At the conclusion to the book’s short preface, Notley arrives at something like an answer to her own question (“what had been going on?”): “I discovered I was an unabashed location of unreported events of the Spirit, or Timelessness, the real name of Consciousness,” she writes, gesturing toward an “I” that, due to its fixed nature on the physical plane (a “location”), serves as site and host to a range of visions and visitations. She imagines the people and events of her life stacked together as “one thing all together”—“an expanse of timelessness” rather than a chronological procession—which allows her to change “the past the present and future by blending them.” This, indeed, is how the book’s poems work or express themselves, and how time functions in our lives as we age (if it can be said to function): Everything is hitched to everything else; in any particular “memory” are the layers of other “memories”; the child we were can be found in the adult we become; and a kind of circular logic emerges wherein “all history’s happening at the same time.”
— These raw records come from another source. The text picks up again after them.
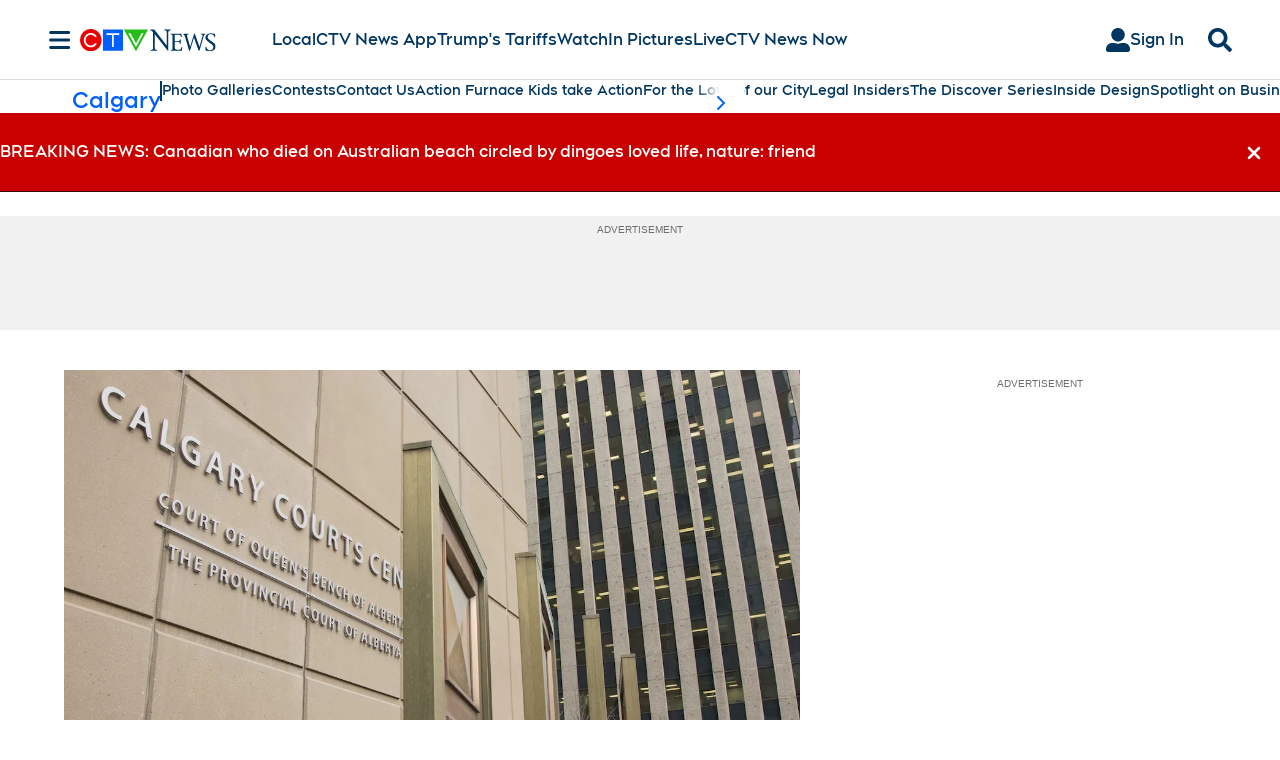

--- FILE ---
content_type: text/plain
request_url: https://ipv4.icanhazip.com/
body_size: 112
content:
3.12.197.58
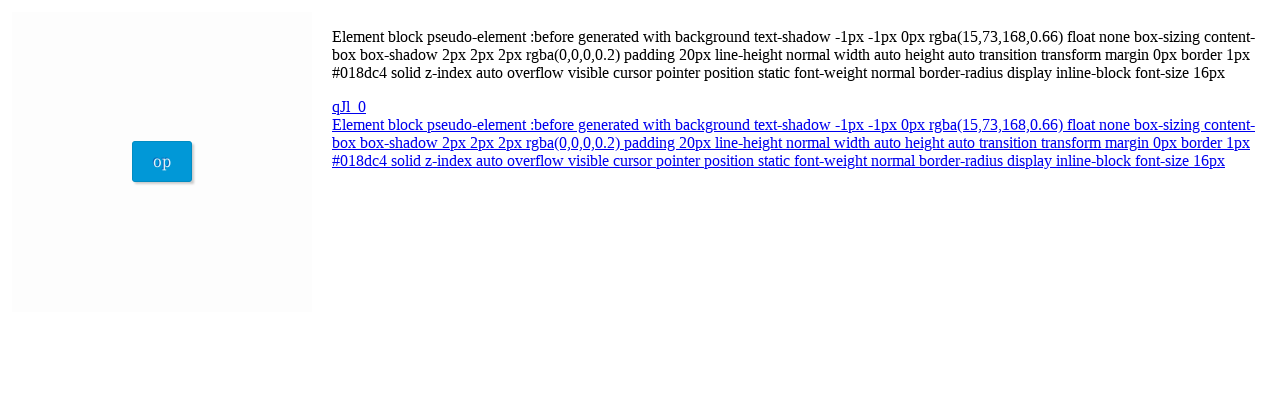

--- FILE ---
content_type: text/html; charset=utf-8
request_url: https://enjoycss.com/feed/qJl/0
body_size: 565
content:
<html><head><link href="/css/enjoy.feed.css" rel="stylesheet"/></head><body><h1></h1><div class="information"><div class="item_image_block"><img src="/webshots/qJl_0.png" class="item_image"/></div><div class="item_description"><p>Element block pseudo-element :before generated with background text-shadow -1px -1px 0px rgba(15,73,168,0.66) float none box-sizing content-box box-shadow 2px 2px 2px rgba(0,0,0,0.2) padding 20px line-height normal width auto height auto transition transform margin 0px border 1px #018dc4 solid z-index auto overflow visible cursor pointer position static font-weight normal border-radius display inline-block font-size 16px</p><div class="links"><a href="https://enjoycss.com/qJl">qJl_0</a><a href="https://enjoycss.com/">Element block pseudo-element :before generated with background text-shadow -1px -1px 0px rgba(15,73,168,0.66) float none box-sizing content-box box-shadow 2px 2px 2px rgba(0,0,0,0.2) padding 20px line-height normal width auto height auto transition transform margin 0px border 1px #018dc4 solid z-index auto overflow visible cursor pointer position static font-weight normal border-radius display inline-block font-size 16px</a></div></div></div><script defer src="https://static.cloudflareinsights.com/beacon.min.js/vcd15cbe7772f49c399c6a5babf22c1241717689176015" integrity="sha512-ZpsOmlRQV6y907TI0dKBHq9Md29nnaEIPlkf84rnaERnq6zvWvPUqr2ft8M1aS28oN72PdrCzSjY4U6VaAw1EQ==" data-cf-beacon='{"version":"2024.11.0","token":"0f441a4db83a4848936a1a9ffb8c99ad","r":1,"server_timing":{"name":{"cfCacheStatus":true,"cfEdge":true,"cfExtPri":true,"cfL4":true,"cfOrigin":true,"cfSpeedBrain":true},"location_startswith":null}}' crossorigin="anonymous"></script>
</body></html>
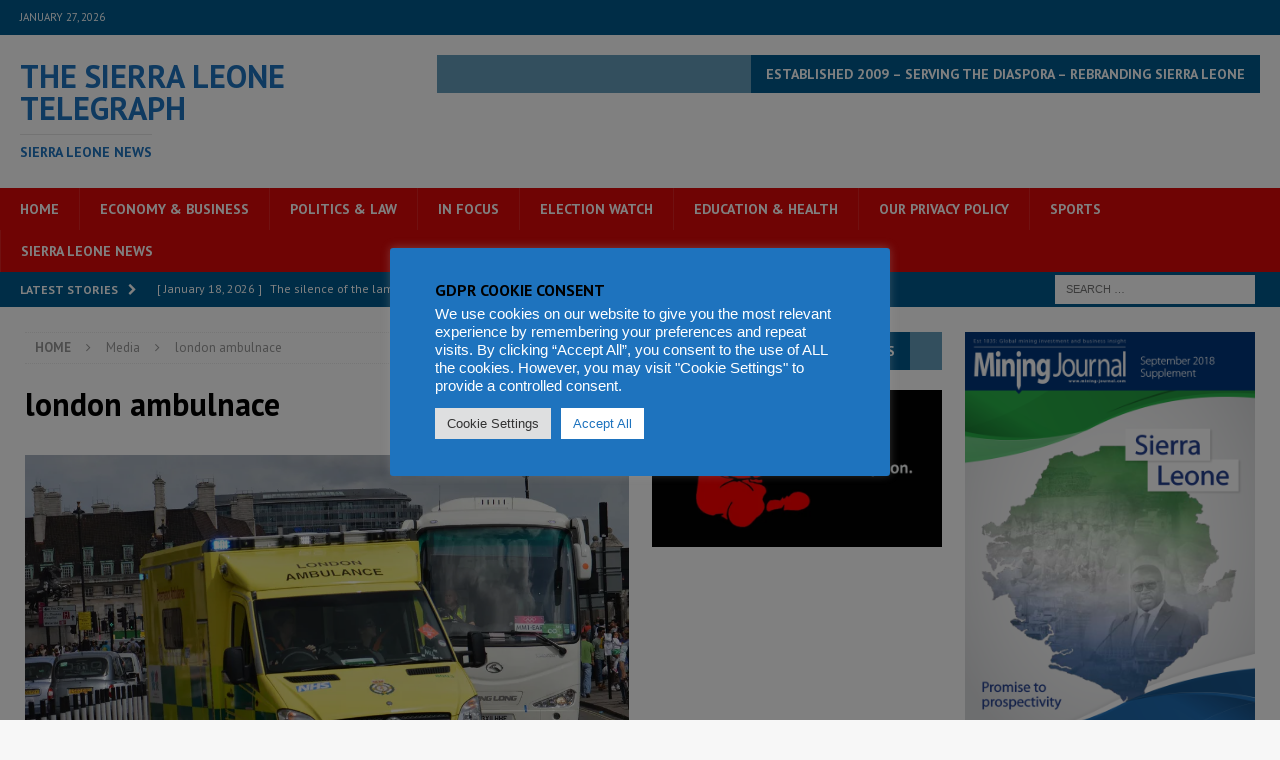

--- FILE ---
content_type: text/html; charset=utf-8
request_url: https://www.google.com/recaptcha/api2/aframe
body_size: 224
content:
<!DOCTYPE HTML><html><head><meta http-equiv="content-type" content="text/html; charset=UTF-8"></head><body><script nonce="Os4xVjaFE1P1KSbSsnZjhA">/** Anti-fraud and anti-abuse applications only. See google.com/recaptcha */ try{var clients={'sodar':'https://pagead2.googlesyndication.com/pagead/sodar?'};window.addEventListener("message",function(a){try{if(a.source===window.parent){var b=JSON.parse(a.data);var c=clients[b['id']];if(c){var d=document.createElement('img');d.src=c+b['params']+'&rc='+(localStorage.getItem("rc::a")?sessionStorage.getItem("rc::b"):"");window.document.body.appendChild(d);sessionStorage.setItem("rc::e",parseInt(sessionStorage.getItem("rc::e")||0)+1);localStorage.setItem("rc::h",'1769539456823');}}}catch(b){}});window.parent.postMessage("_grecaptcha_ready", "*");}catch(b){}</script></body></html>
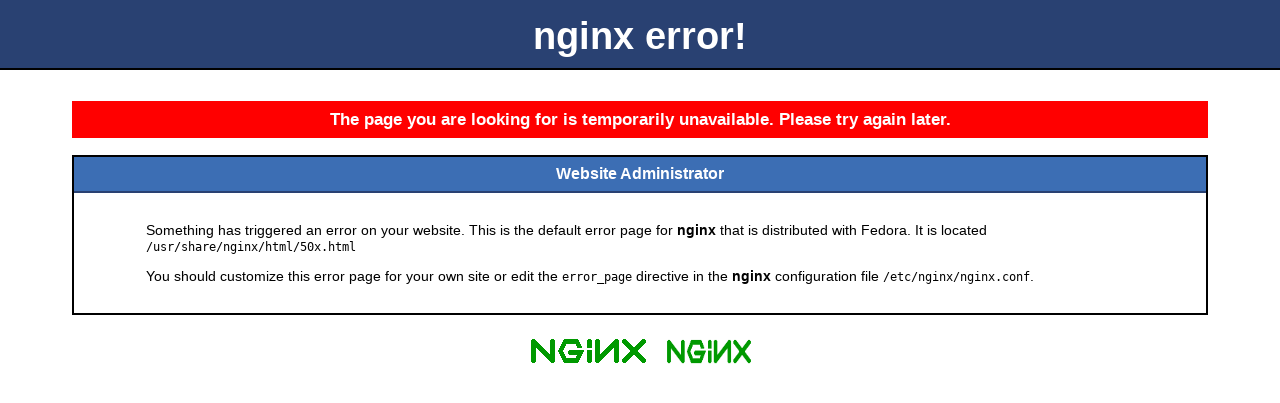

--- FILE ---
content_type: text/html
request_url: http://wandaoa.com/
body_size: 3693
content:
<!DOCTYPE html PUBLIC "-//W3C//DTD XHTML 1.1//EN" "http://www.w3.org/TR/xhtml11/DTD/xhtml11.dtd">

<html xmlns="http://www.w3.org/1999/xhtml" xml:lang="en">
    <head>
        <title>The page is temporarily unavailable</title>
        <meta http-equiv="Content-Type" content="text/html; charset=UTF-8" />
        <style type="text/css">
            /*<![CDATA[*/
            body {
                background-color: #fff;
                color: #000;
                font-size: 0.9em;
                font-family: sans-serif,helvetica;
                margin: 0;
                padding: 0;
            }
            :link {
                color: #c00;
            }
            :visited {
                color: #c00;
            }
            a:hover {
                color: #f50;
            }
            h1 {
                text-align: center;
                margin: 0;
                padding: 0.6em 2em 0.4em;
                background-color: #294172;
                color: #fff;
                font-weight: normal;
                font-size: 1.75em;
                border-bottom: 2px solid #000;
            }
            h1 strong {
                font-weight: bold;
                font-size: 1.5em;
            }
            h2 {
                text-align: center;
                background-color: #3C6EB4;
                font-size: 1.1em;
                font-weight: bold;
                color: #fff;
                margin: 0;
                padding: 0.5em;
                border-bottom: 2px solid #294172;
            }
            h3 {
                text-align: center;
                background-color: #ff0000;
                padding: 0.5em;
                color: #fff;
            }
            hr {
                display: none;
            }
            .content {
                padding: 1em 5em;
            }
            .alert {
                border: 2px solid #000;
            }

            img {
                border: 2px solid #fff;
                padding: 2px;
                margin: 2px;
            }
            a:hover img {
                border: 2px solid #294172;
            }
            .logos {
                margin: 1em;
                text-align: center;
            }
            /*]]>*/
        </style>
    </head>

    <body>
        <h1><strong>nginx error!</strong></h1>

        <div class="content">

            <h3>The page you are looking for is temporarily unavailable.  Please try again later.</h3>

            <div class="alert">
                <h2>Website Administrator</h2>
                <div class="content">
                    <p>Something has triggered an error on your
                    website.  This is the default error page for
                    <strong>nginx</strong> that is distributed with
                    Fedora.  It is located
                    <tt>/usr/share/nginx/html/50x.html</tt></p>

                    <p>You should customize this error page for your own
                    site or edit the <tt>error_page</tt> directive in
                    the <strong>nginx</strong> configuration file
                    <tt>/etc/nginx/nginx.conf</tt>.</p>

                </div>
            </div>

            <div class="logos">
                <a href="http://nginx.net/"><img
                    src="/nginx-logo.png"
                    alt="[ Powered by nginx ]"
                    width="121" height="32" /></a>

                <a href="http://fedoraproject.org/"><img 
                    src="/poweredby.png"
                    alt="[ Powered by Fedora ]" 
                    width="88" height="31" /></a>
            </div>
        </div>
    </body>
</html>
The book takes its title from “Essay on Style,” a poem by Frank O’Hara that playfully weaves the details (“someone else’s Leica sitting on the table”) and irruptions (“wouldn’t you know my mother would call / up / and complain?”) of the writer’s life with ideas about language and form. While “sitting in JACK / DELANEY’S looking out the big race-track window / on the wet / drinking a cognac while Edwin [Denby, presumably] / read my new poem,” the speaker recounts, “I was reflecting the other night meaning / I was being reflected upon that Sheridan Square / is remarkably beautiful.” In this reversal, the act of reflection—to think deeply and carefully—converts the thinker into a reflective surface: both subject and object, active and passive. In Notley’s vision, she “became the one who held things together as they, the things, kept their motions going, being reflected upon me.” The notion of the poet—the multifarious “I”—as a still, hard surface calls to mind another recurring image in the book: that of the “stele or slab large dark or bronze / that the poems were already written on but with an / ongoing change of individual letters like an old- / fashioned railroad time of departures board.” The stele—typically an ancient monument, signpost, marker of graves and battlefields—as envisioned by Notley exists in a “vast green room” without boundaries, where some part of her continually resides. We might think of the stele—strong, vertical, taller than it is wide—as yet another version of the “I,” another version of the poet upon whose surface the restless events of life continue to move and evolve, even as she writes them down.